Gibson J L, Tabita F R
J Bacteriol. 1987 Aug;169(8):3685-90. doi: 10.1128/jb.169.8.3685-3690.1987.
A heterologous phosphoribulokinase (PRK) gene probe was used to analyze two recombinant plasmids isolated from a Rhodopseudomonas (Rhodobacter) sphaeroides gene library. These plasmids were previously shown to carry the genes for form I and form II ribulose 1,5-bisphosphate carboxylase/oxygenase (RuBPC/O). Southern blot hybridization analysis indicated that there were two PRK genes linked to the RuBPC/O coding sequences. Restriction mapping showed the arrangement of the duplicate sets of PRK and RuBPC/O to be distinct. Subcloning of the hybridizing PRK sequences downstream of the lac promoter of pUC8 allowed expression of the two PRK enzymes in Escherichia coli. Analysis of the purified proteins by sodium dodecyl sulfate-slab gel electrophoresis revealed polypeptides with molecular weights of 32,000 and 34,000 corresponding to the form I and form II PRKs, respectively. Preliminary experiments on sensitivity to NADH regulation suggested that the two PRK enzymes differ in catalytic properties.

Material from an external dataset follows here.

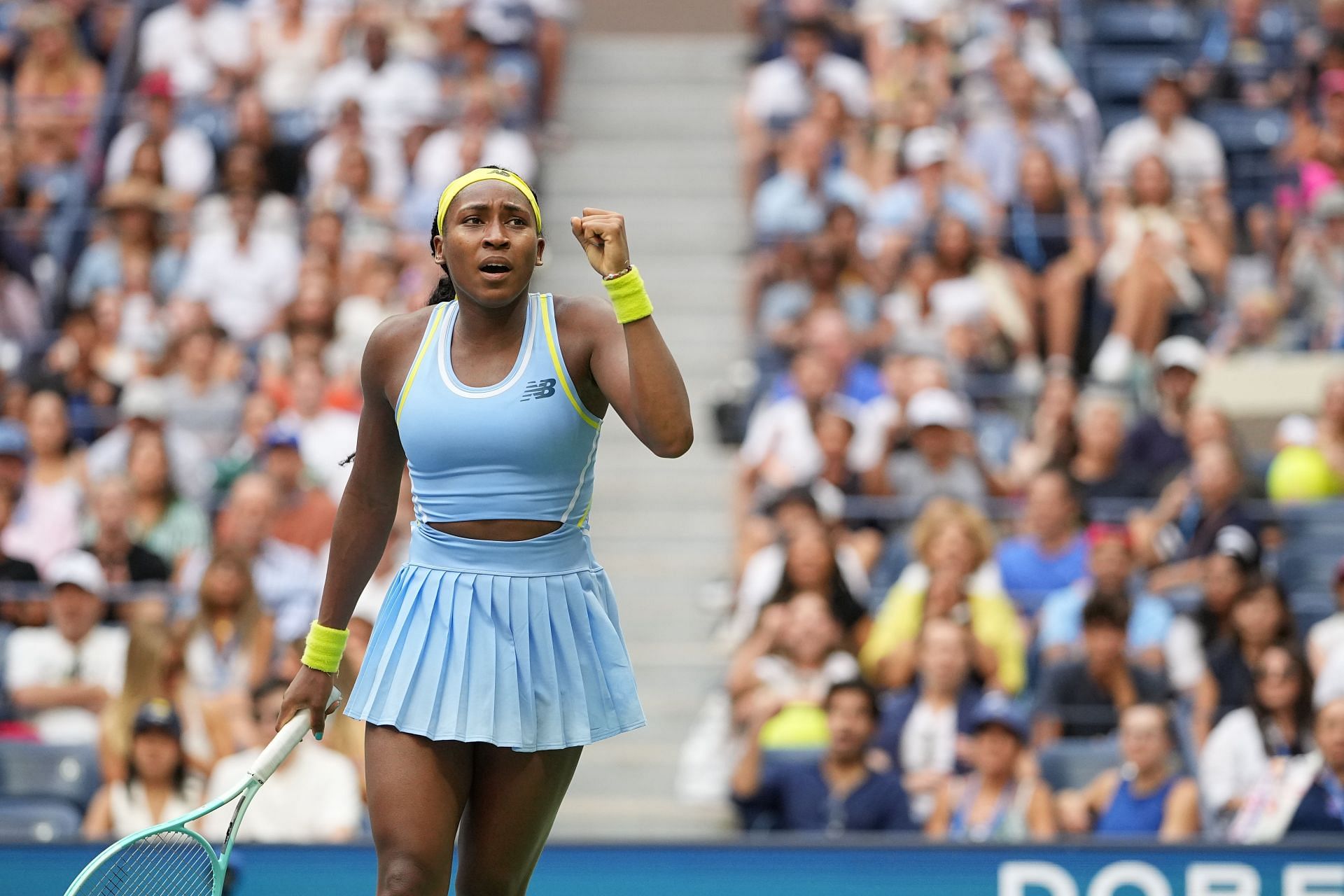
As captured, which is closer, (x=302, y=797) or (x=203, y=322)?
(x=302, y=797)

使用异源磷酸核酮糖激酶(PRK)基因探针分析从球形红假单胞菌(红杆菌属)基因文库中分离出的两个重组质粒。先前已表明这些质粒携带I型和II型核酮糖1,5-二磷酸羧化酶/加氧酶(RuBPC/O)的基因。Southern印迹杂交分析表明,有两个PRK基因与RuBPC/O编码序列相连。限制性图谱显示PRK和RuBPC/O重复序列的排列不同。将杂交的PRK序列亚克隆到pUC8的lac启动子下游,可使两种PRK酶在大肠杆菌中表达。通过十二烷基硫酸钠平板凝胶电泳对纯化蛋白进行分析,结果显示分子量分别为32,000和34,000的多肽,分别对应I型和II型PRK。对NADH调节敏感性的初步实验表明,这两种PRK酶的催化特性有所不同。